Certeza que você já passou por isso: aquele projetão nas mãos, precisando daquela fonte para que ele fique perfeito.

Entre em cena o DaFont, um site com milhões de fontes gratuitas prontinhas para serem baixadas e usadas sem preocupações. Bom demais pra ser verdade né? Sim!

Como baixar fontes do DaFont

Dá uma olhada nessa imagem, ela foi tirada da primeira fonte que vimos no site. Muitas fontes do DaFont são gratuitas apenas para uso pessoal. Isto quer dizer que dá pra desenhar aquele convite da festa do seu sobrinho, usar no seu blog ou em qualquer projeto que você faça sem cobrar ou sem o objetivo explícito de ganhar dinheiro.

O FAQ do site esclarece bem isso:

Todas as fontes são gratuitas?

As fontes apresentadas neste site são propriedades de seus autores, e são tanto freeware, shareware, versões demo ou de domínio público. A licença mencionada acima do botão de download é apenas uma indicação. Por favor, veja os arquivos readme nos arquivos ZIP ou consulte o site indicado do autor para detalhes, e contate-o em caso de dúvida.

Se nenhum autor/licença está indicado é por que nós não temos informação, isso não significa que é gratuito.

Tá bom Rodrigo, entendi. Mesmo assim vou fazer meu logotipo e o DaFont vai me salvar!

Como salvar fontes do DaFont

Não é o DaFont que vai te salvar, é você que tem que salvar o DaFont. As fontes que você baixa lá muitas vezes carecem dos elementos mais básicos que uma fonte profissional precisa:

  • Acentos
  • Kerning
  • Numerais, símbolos e afins

Mas calma, pra tudo tem salvação. O que você precisa fazer é aprender a enxergar os problemas tipográficos e e resolvê-los um a um. Como fazer é melhor do que falar, vamos criar um projeto fictício para mostrar como nós salvaríamos um projeto usando somente fontes encontradas no DaFont.

O briefing: criar um logotipo para uma empresa cujo arquétipo é o mago.

Chegamos a esse briefing usando nosso método Identitype®: sortear um dos ArquéTipos e sortear um para o novo negócio que iremos criar.

Fugindo da roleta russa tipográfica

O primeiro passo é compreender o briefing e dar um nome para o nosso negócio. Estudamos o arquétipo sorteado para então escolhemos uma indústria e o produto que gostaríamos de vender.

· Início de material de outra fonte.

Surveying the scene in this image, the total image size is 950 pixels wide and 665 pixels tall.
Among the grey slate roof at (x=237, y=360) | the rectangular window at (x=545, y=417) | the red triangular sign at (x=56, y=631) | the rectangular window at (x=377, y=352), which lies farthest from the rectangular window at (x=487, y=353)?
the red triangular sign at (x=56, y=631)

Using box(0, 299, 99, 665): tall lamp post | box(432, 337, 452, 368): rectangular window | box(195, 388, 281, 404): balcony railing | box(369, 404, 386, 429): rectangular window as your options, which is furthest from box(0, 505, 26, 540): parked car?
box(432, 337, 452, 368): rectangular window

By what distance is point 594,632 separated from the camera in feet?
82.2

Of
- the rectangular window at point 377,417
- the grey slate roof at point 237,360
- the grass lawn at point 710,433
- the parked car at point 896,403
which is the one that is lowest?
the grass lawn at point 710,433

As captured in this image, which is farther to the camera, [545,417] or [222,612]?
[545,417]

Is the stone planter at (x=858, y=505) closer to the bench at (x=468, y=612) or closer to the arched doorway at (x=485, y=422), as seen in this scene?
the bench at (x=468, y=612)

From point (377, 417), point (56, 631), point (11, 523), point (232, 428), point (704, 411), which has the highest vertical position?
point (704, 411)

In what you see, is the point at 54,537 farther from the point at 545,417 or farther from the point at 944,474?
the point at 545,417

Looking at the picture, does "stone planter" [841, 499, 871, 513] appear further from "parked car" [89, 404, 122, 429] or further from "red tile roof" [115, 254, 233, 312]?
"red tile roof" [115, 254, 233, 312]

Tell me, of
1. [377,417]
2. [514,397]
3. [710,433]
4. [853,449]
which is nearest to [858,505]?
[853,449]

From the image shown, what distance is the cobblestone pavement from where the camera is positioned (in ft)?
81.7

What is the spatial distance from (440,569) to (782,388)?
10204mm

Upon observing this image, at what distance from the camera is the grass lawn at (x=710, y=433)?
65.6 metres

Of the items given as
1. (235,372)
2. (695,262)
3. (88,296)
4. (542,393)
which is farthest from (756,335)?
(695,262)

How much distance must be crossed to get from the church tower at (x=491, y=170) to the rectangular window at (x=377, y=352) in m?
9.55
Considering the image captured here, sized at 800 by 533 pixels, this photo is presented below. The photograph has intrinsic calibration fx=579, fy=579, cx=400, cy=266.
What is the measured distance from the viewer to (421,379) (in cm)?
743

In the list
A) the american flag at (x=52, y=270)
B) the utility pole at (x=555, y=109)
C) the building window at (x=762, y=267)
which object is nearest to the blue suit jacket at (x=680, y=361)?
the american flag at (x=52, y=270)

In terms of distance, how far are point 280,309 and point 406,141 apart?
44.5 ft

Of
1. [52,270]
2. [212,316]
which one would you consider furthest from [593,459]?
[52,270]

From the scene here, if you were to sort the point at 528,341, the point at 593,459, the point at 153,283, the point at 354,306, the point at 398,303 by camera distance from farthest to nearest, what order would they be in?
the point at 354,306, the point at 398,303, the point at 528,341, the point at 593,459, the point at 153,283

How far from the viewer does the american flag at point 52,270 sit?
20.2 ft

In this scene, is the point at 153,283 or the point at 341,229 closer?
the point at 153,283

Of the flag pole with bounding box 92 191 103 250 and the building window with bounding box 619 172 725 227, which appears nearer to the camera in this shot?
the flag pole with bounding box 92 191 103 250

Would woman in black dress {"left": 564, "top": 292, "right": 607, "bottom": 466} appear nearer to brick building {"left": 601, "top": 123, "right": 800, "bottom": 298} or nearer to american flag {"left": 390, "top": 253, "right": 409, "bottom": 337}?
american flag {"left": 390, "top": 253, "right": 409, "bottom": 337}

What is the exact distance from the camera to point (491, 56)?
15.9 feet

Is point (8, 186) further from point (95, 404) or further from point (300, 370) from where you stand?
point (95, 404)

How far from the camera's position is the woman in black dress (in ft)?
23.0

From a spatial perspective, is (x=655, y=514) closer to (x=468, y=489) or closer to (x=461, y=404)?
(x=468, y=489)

Os pontos principais que pescamos na nossa pesquisa pelo arquétipo do mago foram:

  • Alto carisma e poder de influência
  • Catalisador de mudanças
  • Proporciona experiências transformadoras
  • Concretiza sonhos

Com essas características em mãos imaginamos que uma empresa voltada para tecnologia, inovação e criatividade se adequaria bem a esse papel e assim nasceu a ideia da AirBrush, um mercado online que vende material artístico de realidade virtual. A ideia surgiu a partir de um vídeo em que artistas da Disney desenham personagens em seus tamanhos reias em realidade virtual, sem precisar de uma tela.

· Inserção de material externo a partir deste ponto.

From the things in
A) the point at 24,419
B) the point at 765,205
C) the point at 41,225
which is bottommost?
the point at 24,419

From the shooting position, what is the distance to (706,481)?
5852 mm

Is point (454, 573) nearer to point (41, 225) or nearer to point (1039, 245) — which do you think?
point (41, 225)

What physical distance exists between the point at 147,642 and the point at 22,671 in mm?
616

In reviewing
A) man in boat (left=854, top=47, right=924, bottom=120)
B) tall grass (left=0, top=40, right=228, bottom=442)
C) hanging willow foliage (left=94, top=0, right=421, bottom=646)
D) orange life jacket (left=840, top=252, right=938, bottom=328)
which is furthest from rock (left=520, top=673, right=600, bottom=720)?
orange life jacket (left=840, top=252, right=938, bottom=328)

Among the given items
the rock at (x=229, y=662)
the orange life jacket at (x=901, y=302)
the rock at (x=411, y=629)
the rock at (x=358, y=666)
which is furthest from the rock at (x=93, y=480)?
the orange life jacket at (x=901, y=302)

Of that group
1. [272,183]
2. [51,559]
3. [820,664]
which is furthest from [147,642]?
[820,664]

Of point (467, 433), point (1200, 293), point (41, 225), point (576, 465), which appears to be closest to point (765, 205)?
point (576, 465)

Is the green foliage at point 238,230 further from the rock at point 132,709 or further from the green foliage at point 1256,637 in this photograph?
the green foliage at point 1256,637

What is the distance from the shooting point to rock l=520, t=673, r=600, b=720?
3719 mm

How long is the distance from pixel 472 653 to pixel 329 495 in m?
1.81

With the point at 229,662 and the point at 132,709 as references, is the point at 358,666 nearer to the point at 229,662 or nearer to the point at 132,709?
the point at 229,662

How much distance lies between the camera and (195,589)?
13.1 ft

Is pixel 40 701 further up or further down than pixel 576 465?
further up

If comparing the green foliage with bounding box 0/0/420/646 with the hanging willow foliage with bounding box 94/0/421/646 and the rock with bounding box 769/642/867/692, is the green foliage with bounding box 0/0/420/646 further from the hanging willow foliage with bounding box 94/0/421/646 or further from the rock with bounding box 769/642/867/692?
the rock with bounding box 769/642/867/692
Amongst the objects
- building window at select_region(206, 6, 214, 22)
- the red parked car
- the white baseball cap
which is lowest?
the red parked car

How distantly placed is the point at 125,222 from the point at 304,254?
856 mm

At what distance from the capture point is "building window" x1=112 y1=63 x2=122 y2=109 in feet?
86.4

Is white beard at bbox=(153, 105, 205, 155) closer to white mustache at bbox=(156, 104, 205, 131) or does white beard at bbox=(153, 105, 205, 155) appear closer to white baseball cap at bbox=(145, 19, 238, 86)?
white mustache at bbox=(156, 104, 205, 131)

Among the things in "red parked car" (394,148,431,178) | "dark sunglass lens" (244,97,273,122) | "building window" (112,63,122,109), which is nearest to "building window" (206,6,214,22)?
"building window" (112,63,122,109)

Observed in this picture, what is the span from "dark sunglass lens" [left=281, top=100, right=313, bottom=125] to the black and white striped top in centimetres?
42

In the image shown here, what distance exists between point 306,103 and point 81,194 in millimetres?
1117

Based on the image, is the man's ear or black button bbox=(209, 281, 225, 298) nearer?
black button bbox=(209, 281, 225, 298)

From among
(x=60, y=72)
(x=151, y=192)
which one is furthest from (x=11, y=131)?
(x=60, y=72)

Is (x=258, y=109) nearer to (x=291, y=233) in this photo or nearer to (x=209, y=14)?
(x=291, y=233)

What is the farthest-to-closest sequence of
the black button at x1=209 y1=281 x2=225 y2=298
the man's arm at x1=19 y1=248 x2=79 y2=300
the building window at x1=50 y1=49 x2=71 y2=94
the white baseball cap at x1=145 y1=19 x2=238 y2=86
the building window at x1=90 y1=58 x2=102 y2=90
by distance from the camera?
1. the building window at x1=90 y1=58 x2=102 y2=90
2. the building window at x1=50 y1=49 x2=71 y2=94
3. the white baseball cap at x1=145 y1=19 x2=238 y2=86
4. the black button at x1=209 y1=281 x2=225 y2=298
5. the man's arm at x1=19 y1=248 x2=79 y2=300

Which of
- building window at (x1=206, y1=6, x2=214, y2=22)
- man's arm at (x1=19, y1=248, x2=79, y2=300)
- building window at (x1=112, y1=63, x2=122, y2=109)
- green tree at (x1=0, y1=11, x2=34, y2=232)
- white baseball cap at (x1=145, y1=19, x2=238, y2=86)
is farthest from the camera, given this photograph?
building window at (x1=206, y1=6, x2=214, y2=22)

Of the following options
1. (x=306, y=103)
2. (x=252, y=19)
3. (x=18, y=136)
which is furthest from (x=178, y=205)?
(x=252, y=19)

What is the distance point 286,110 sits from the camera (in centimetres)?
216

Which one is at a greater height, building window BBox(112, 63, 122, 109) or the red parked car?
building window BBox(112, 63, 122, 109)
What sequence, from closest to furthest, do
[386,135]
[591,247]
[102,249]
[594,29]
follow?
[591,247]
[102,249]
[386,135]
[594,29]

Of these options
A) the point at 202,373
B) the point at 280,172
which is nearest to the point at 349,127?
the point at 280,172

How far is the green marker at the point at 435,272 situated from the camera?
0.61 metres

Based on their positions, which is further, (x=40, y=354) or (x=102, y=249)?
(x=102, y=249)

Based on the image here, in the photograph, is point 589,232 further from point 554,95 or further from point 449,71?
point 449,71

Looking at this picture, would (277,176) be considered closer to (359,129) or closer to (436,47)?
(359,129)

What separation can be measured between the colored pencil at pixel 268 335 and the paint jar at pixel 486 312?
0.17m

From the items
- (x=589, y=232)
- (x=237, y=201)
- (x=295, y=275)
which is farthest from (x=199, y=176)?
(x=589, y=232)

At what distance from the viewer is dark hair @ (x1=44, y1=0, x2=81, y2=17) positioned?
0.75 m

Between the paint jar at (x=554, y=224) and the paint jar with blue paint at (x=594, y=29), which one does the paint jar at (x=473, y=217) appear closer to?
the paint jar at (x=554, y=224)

https://player.vimeo.com/video/138790270

https://vimeo.com/138790270

Assumindo que conhecemos bem os clientes (nós que o inventamos!), nossas intenções e o público (artistas e ilustradores inovadores), podemos definir a lista de critérios para selecionarmos fontes candidatas para o logotipo, sempre lembrando do que queremos passar: tecnologia, criatividade e aquele toque especial de magia. Nossos critérios ficaram assim:

  • Fontes que lembram caligrafia, que remetam ao movimento livre de um pincel
  • Fontes de suporte que façam um bom pareamento com a fonte de caligrafia escolhida
  • Não ser uma fonte pirata ou copiada de outra fonte de varejo.

O elemento surpresa pode até aparecer, mas na pior das hipóteses já vamos para etapa de busca com uma boa noção do que queremos encontrar.

Um dica para te ajudar a desmascarar fontes piratas é usar um buscador de fonte como o https://www.fontsquirrel.com/matcherator ou https://www.myfonts.com/WhatTheFont/ .

Esses sites analisam uma imagem de uma fonte e sugerem fontes que possam ter sido utilizadas na imagem que você enviou.

DaFont: droga de entrada para um mundo tipográfico sem volta

O DaFont é a droga de entrada no mundo das fontes. Quanto mais você aprender, mais vai saber separar o que serve, o que não serve e o que é simplesmente crime. Aos poucos você vai começar a enxergar problemas de espacejamento em todo lugar, ficar mais criterioso com as fontes que você usa e se encantar por uma curva bem desenhada.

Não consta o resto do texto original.